» **INFORMATION PROVIDED**:
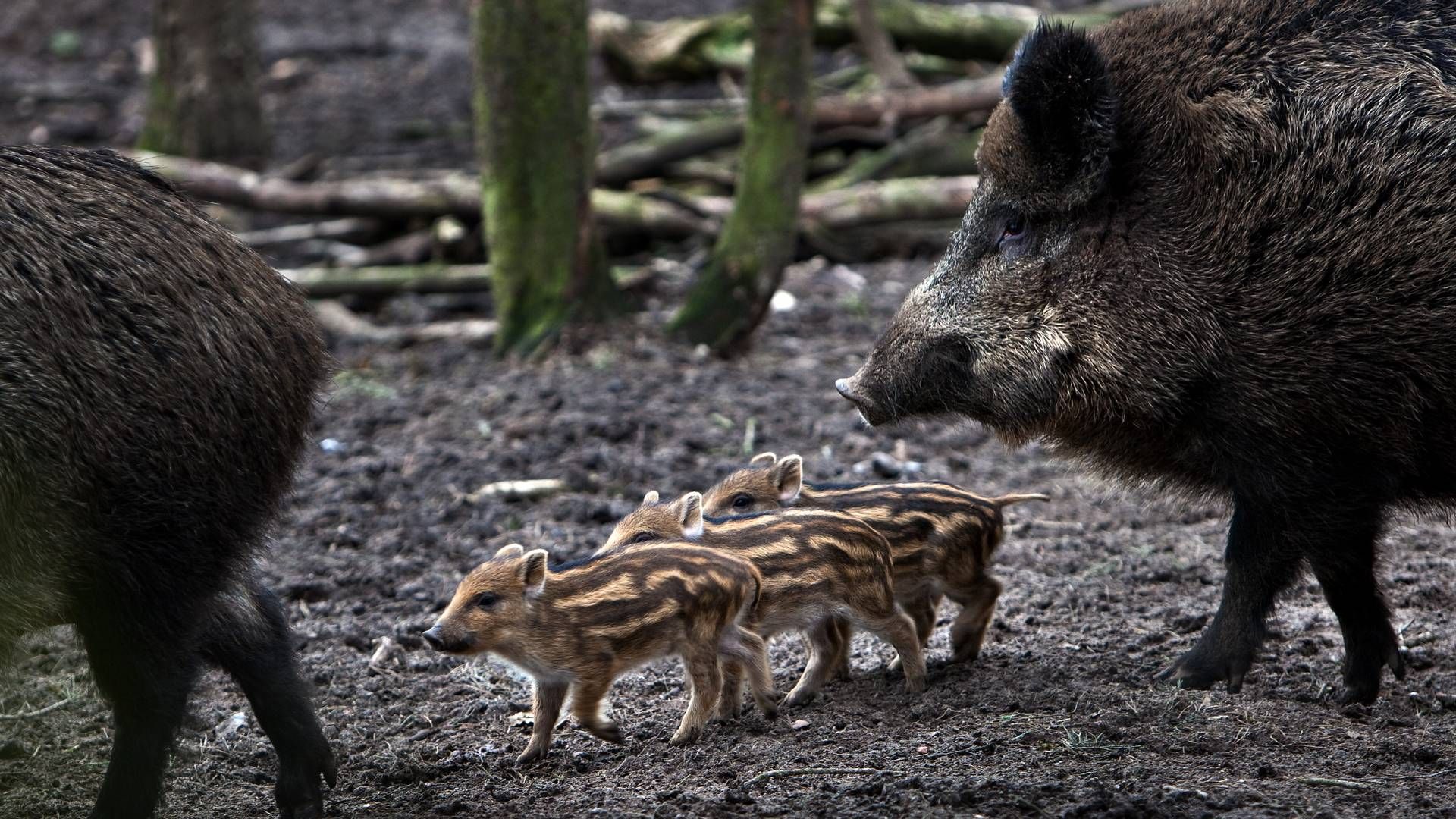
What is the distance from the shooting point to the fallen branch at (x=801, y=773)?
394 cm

...

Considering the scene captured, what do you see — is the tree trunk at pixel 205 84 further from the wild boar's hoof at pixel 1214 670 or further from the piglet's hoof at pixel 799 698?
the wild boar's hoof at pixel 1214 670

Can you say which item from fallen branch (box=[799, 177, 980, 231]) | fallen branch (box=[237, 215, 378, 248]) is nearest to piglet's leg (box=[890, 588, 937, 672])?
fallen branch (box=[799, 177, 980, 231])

» **AIM OF THE TASK**: Collect every line in the items above that contains the string "pixel", treating uppercase and lowercase letters as different.

» **CORRECT ANSWER**:
Considering the scene captured, what do you see — is the tree trunk at pixel 205 84 further from the wild boar's hoof at pixel 1214 670 or further from the piglet's hoof at pixel 799 698?
the wild boar's hoof at pixel 1214 670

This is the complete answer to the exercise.